New paper out: “Consciousness in Artificial Intelligence: Insights
from the Science of Consciousness” on Aug 17. The abstract:
Whether current or near-term AI systems could be conscious is a topic of scientific interest and increasing public concern. This report argues for, and exemplifies, a rigorous and empirically grounded approach to AI consciousness: assessing existing AI systems in detail, in light of our best-supported neuroscientific theories of consciousness. We survey several prominent scientific theories of consciousness, including recurrent processing theory, global workspace theory, higher-order theories, predictive processing, and attention schema theory. From these theories we derive ”indicator properties” of consciousness, elucidated in computational terms that allow us to assess AI systems for these properties. We use these indicator properties to assess several recent AI systems, and we discuss how future systems might implement them. Our analysis suggests that no current AI systems are conscious, but also shows that there are no obvious barriers to building conscious AI systems.

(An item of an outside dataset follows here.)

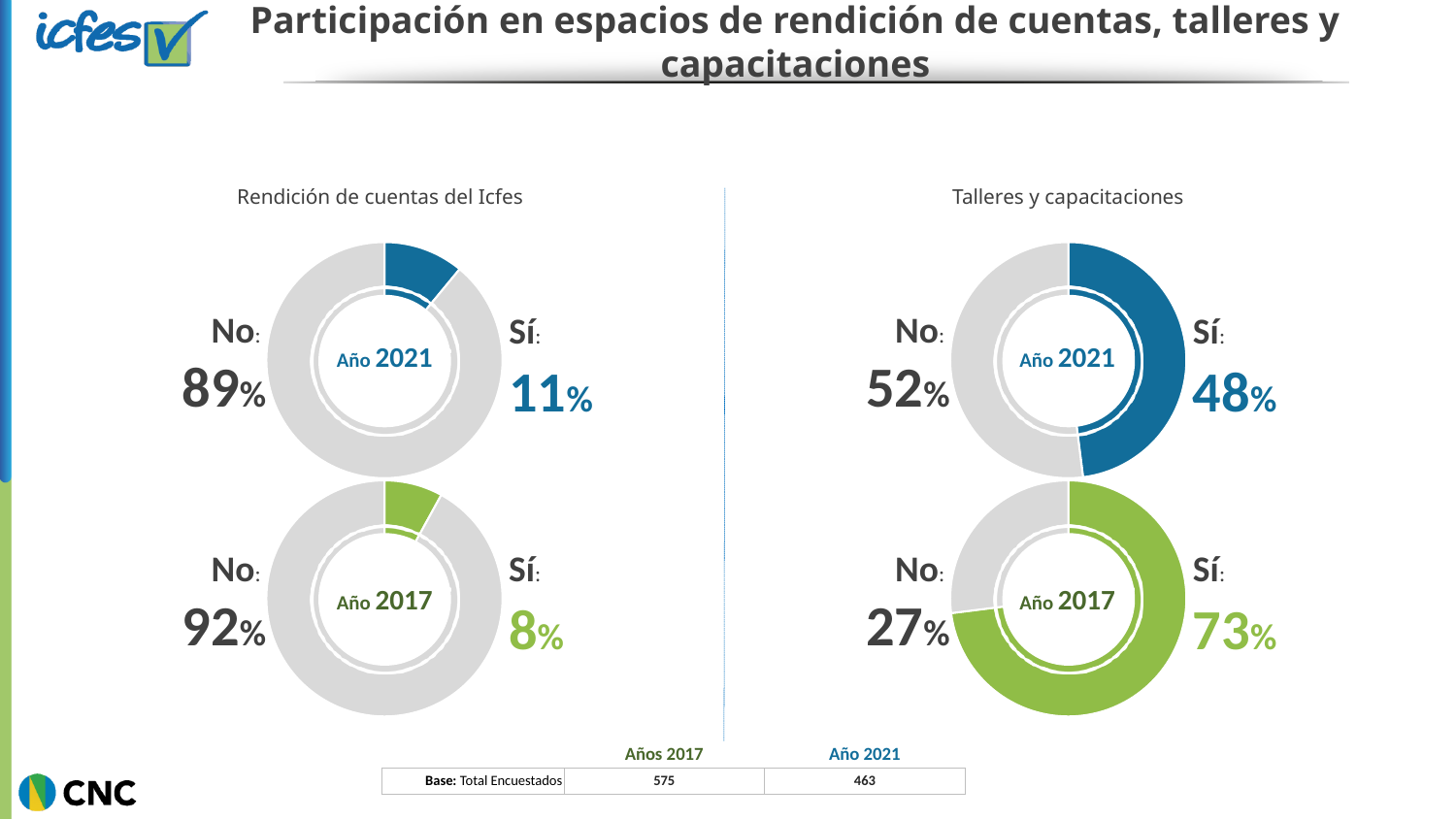
In the 'Talleres y capacitaciones' Año 2017 chart, what percentage answered No? 27% In the 'Talleres y capacitaciones' Año 2021 chart, what percentage answered Sí? 48% In the 'Rendición de cuentas del Icfes' Año 2021 chart, what percentage answered Sí? 11% How many donut charts are shown on the slide? 4 What type of chart is used to show the Sí/No results on this slide? Donut (pie) chart Did the Sí share for 'Talleres y capacitaciones' rise or fall from Año 2017 to Año 2021? Fall In the 'Rendición de cuentas del Icfes' Año 2017 chart, what percentage answered No? 92% What is the difference between the Sí percentage for 'Rendición de cuentas del Icfes' in Año 2021 and in Año 2017? 3 percentage points In the 'Talleres y capacitaciones' Año 2017 chart, which response has the larger share, Sí or No? Sí According to the base table, how many respondents were surveyed in Año 2021? 463 What is the difference between the Sí percentage for 'Talleres y capacitaciones' in Año 2017 and in Año 2021? 25 percentage points In the 'Rendición de cuentas del Icfes' Año 2021 chart, which response has the smaller share? Sí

Principal contributions of this paper/work:
- Showing that the assessment of consciousness in AI is scientifically tractable because consciousness can be studied scientifically and findings from this research are applicable to AI;
- Proposing a rubric for assessing consciousness in AI in the form of a list of indicator properties derived from scientific theories;
- Providing initial evidence that many of the indicator properties can be implemented in AI systems using current techniques, although no current system appears to be a strong candidate for consciousness.